Las Claves de Pedro Brouilhet, párroco del barrio de San Antonio y Grijota (Palencia)

"Ponerse en el lugar de esas familias es intentar imaginar un dolor que no cabe en palabras"

Palencia

Ayer, la noticia de más de 300 personas asesinadas en el Líbano volvió a recordarnos algo que a menudo olvidamos cuando vemos las cifras en una pantalla: detrás de cada número hay una vida, una historia, una familia rota. No son estadísticas, son padres, hijos, hermanas, amigos que ya no volverán.

Ponerse en el lugar de esas familias es intentar imaginar un dolor que no cabe en palabras. Es pensar en una madre esperando una llamada que nunca llegará, en un niño que no entiende por qué su padre no vuelve a casa, en una mesa que hoy queda vacía. Es despertarse en un mundo que, de un día para otro, se ha vuelto irreconocible.

No mirar a otro lado

Desde fuera, es fácil acostumbrarse a este tipo de noticias. Pasan rápido, se acumulan, y seguimos con nuestra rutina. Pero para quienes lo viven, el tiempo se detiene. Su tragedia no dura un día ni ocupa un titular: se convierte en una herida permanente.
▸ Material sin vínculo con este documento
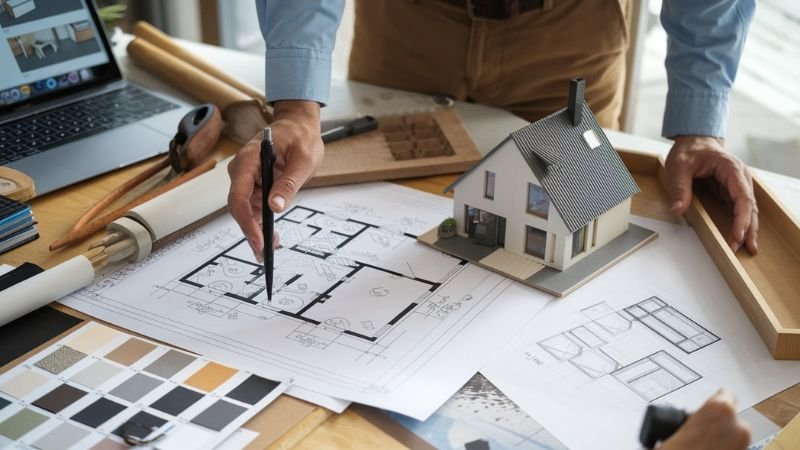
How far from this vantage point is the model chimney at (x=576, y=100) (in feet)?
3.60

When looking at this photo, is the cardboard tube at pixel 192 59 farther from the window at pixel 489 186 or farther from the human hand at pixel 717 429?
the human hand at pixel 717 429

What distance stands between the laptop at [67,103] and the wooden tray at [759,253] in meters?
0.78

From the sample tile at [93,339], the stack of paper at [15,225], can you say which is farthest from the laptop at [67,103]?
→ the sample tile at [93,339]

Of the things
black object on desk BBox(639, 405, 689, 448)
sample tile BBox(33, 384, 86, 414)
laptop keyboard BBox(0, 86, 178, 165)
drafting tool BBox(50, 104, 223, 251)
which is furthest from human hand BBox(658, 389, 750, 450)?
laptop keyboard BBox(0, 86, 178, 165)

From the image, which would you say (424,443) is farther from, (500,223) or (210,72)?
(210,72)

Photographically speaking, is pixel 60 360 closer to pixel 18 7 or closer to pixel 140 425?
pixel 140 425

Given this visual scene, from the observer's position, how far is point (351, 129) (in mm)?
1423

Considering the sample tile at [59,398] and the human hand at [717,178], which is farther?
the human hand at [717,178]

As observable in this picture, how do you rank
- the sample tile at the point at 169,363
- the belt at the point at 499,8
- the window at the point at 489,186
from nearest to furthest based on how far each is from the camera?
the sample tile at the point at 169,363, the window at the point at 489,186, the belt at the point at 499,8

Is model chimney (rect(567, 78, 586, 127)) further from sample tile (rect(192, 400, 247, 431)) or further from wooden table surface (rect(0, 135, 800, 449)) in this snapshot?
sample tile (rect(192, 400, 247, 431))

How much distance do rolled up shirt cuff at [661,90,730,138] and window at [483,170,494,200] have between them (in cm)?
40

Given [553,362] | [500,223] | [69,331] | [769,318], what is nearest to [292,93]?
[500,223]

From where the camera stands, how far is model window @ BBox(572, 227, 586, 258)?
44.1 inches

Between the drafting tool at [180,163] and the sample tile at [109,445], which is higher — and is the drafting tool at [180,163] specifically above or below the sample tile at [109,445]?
above
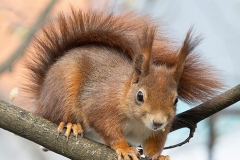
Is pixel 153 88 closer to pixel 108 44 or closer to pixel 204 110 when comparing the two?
pixel 204 110

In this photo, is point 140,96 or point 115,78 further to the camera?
point 115,78

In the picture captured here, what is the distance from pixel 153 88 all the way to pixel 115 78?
32cm

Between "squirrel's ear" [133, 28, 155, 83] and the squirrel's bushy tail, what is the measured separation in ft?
0.57

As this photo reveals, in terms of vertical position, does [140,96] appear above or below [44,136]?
above

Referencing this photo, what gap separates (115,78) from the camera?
271 cm

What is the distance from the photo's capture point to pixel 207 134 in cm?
311

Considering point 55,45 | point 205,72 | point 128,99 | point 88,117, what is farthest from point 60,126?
point 205,72

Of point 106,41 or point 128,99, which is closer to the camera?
point 128,99

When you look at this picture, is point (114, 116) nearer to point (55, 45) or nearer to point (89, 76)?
point (89, 76)

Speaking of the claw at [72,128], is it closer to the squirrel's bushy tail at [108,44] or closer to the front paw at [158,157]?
the front paw at [158,157]

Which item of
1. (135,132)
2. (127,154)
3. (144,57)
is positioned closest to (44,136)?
(127,154)

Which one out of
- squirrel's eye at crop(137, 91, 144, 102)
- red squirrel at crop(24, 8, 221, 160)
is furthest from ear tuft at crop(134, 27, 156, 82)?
squirrel's eye at crop(137, 91, 144, 102)

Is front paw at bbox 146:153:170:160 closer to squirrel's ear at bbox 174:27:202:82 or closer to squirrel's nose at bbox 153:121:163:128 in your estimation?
squirrel's nose at bbox 153:121:163:128

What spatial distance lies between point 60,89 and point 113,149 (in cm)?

Quizá lo mínimo que podemos hacer es no mirar hacia otro lado. Recordar que la violencia nunca es sólo un hecho lejano, sino una suma de pérdidas humanas irreparables. Y, sobre todo, no olvidar que la empatía también es una forma de justicia: reconocer el dolor ajeno es el primer paso para no normalizarlo. Y el siguiente paso es luchar para que los responsables de esta matanza y de otras similares, sean juzgados en el Tribunal de la Haya.